The original cast also recording won the 2008 Grammy Award for Best Musical Show Album.

“It is so gratifying, the response shown to this from all around the country,” Hulce said, “The best engagements have been in cities that are more conservative. Why? I think because the circumstances of the play speak very strongly and people respond to it and to the opportunity given to these phenomenal young actors. We feel empowered in universality of that exhilaration.”

Spring Awakening contains mature themes, sexual situations and strong language.

 “Spring Awakening” is produced by Ira Pittelman, Hulce, Jeffrey Richards, Jerry Frankel and the Atlantic Theatre Co.

Hulce, whose films also include “Parenthood” and “Fearless” also starred on Broadway in “Equus” and “A Few Good Men,” and in “Hamlet” at The Shakespeare Theater. He has been nominated for an Academy Award, a Tony, four Golden Globes, two Helen Hayes and an Emmy, which he won for “The Heidi Chronicles.”

In addition to “Spring Awakening,” he has shepherded two other major projects to fruition, the six-hour two-evening stage adaptation of John Irving’s “The Cider House Rules” and “Talking Heads”, a festival of Alan Bennett’s solo plays which won 6 Obie Awards, a Drama Desk Award, a special Outer Critics Circle Award, and a NY Drama Critics Circle Award for Best Play.

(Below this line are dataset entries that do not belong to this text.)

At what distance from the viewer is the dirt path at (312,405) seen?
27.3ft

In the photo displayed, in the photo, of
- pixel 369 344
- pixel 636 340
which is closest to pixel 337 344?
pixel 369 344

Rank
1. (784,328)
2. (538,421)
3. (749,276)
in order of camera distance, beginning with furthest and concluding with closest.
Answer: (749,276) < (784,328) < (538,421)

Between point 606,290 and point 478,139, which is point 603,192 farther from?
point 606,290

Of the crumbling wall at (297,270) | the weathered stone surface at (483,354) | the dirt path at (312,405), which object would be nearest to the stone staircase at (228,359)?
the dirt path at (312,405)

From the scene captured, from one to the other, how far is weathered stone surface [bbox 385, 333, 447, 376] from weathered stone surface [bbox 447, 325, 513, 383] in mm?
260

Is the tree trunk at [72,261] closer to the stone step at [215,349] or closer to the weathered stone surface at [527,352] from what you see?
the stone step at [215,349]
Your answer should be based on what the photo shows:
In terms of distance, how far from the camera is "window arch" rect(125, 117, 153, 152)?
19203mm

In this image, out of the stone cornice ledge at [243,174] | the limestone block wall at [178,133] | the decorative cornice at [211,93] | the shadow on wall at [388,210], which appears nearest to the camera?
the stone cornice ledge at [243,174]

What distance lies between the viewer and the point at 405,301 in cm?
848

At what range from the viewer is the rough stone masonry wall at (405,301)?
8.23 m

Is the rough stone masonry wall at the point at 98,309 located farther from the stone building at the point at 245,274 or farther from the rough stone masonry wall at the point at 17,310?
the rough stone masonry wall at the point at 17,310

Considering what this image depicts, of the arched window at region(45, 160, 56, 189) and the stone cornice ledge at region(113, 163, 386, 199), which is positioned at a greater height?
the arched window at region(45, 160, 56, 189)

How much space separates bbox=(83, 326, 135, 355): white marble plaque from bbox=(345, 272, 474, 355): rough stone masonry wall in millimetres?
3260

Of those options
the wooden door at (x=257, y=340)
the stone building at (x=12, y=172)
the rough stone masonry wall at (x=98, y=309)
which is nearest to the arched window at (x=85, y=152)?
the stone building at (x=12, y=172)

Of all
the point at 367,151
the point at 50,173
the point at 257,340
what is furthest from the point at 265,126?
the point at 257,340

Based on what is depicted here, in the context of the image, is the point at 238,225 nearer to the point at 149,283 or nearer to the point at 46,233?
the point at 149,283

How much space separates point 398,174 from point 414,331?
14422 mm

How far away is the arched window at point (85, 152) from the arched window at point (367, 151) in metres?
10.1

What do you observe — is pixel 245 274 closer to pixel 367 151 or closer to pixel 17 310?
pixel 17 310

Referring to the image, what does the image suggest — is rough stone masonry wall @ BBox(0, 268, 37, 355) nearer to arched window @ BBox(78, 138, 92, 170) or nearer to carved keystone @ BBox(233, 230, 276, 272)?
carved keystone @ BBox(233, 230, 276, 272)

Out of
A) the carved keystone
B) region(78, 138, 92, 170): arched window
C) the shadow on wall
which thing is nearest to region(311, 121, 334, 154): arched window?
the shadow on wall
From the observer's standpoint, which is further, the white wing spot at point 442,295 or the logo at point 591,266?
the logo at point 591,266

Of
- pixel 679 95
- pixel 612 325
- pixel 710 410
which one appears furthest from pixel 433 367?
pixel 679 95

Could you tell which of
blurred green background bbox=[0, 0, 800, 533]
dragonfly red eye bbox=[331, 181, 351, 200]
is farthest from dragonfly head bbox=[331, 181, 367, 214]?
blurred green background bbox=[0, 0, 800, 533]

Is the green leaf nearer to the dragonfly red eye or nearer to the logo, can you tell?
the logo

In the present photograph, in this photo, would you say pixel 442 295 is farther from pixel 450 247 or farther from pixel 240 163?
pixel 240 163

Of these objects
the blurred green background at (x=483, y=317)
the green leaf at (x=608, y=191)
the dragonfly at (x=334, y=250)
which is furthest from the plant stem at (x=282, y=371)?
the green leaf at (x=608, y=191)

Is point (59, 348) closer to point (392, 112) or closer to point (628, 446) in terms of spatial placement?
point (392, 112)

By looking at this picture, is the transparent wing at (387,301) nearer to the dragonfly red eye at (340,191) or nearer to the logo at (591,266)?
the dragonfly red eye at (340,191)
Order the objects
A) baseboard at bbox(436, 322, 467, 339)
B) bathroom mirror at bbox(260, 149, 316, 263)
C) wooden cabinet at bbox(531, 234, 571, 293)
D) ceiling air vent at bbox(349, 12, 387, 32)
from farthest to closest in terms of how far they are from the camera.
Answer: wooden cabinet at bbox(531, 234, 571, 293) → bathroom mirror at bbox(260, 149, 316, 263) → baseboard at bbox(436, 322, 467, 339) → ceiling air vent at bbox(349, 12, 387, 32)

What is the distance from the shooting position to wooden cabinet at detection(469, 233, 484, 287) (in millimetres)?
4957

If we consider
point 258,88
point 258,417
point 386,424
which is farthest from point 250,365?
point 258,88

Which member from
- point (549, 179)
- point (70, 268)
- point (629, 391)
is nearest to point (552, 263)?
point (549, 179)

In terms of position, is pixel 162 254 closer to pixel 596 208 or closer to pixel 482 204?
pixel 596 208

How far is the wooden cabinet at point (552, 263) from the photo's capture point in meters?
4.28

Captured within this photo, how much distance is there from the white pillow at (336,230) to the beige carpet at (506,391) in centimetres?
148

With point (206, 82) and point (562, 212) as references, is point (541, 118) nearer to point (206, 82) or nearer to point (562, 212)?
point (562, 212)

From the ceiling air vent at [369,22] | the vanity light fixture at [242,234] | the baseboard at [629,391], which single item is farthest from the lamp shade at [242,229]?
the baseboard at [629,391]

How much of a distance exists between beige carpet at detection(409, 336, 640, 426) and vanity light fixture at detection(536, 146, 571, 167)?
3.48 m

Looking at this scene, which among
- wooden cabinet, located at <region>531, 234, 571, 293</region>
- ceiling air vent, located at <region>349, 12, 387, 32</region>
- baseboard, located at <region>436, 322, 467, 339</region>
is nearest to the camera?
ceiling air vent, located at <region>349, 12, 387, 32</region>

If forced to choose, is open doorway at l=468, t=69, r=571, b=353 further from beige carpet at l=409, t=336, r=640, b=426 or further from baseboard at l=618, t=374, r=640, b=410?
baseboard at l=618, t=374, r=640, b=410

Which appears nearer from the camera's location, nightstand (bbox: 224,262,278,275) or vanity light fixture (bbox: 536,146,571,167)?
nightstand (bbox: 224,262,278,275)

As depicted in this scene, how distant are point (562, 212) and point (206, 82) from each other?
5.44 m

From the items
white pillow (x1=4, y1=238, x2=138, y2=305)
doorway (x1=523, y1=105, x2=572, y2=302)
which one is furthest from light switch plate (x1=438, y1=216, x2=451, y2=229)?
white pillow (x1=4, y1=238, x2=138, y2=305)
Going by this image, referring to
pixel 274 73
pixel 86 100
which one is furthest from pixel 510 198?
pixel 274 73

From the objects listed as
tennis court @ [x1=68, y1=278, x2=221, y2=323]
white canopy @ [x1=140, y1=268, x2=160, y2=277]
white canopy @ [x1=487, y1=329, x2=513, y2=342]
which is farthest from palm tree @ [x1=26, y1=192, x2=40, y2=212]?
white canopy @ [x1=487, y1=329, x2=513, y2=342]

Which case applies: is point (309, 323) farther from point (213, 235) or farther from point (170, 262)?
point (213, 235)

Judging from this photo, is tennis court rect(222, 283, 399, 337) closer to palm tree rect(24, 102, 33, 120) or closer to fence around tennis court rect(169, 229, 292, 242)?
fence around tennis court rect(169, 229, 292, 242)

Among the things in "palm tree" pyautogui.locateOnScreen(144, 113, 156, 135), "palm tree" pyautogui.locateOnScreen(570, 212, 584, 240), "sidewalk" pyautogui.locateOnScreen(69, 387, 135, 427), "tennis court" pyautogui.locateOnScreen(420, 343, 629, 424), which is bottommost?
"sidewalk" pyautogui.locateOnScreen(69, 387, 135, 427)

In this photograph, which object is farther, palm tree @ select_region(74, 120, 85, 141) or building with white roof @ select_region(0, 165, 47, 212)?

Vivian DeGain went to Broadway to see “Spring Awakening” in 2007 and was totally knocked out by this production.

‘Spring Awakening’ runs April 20-May 9 at the Fisher Theatre, 3011 W. Grand Blvd. in Detroit. Performances are at 8 p.m. Tuesdays-Saturdays; 7:30 p.m. on Sundays; and matinees at 2 p.m. on Saturdays and Sundays. Tickets are $24-$79 at the Fisher Theatre box office, at www.broadwayindetroit.com or www.ticketmaster.com or at Ticketmaster, 1-800-982-2787.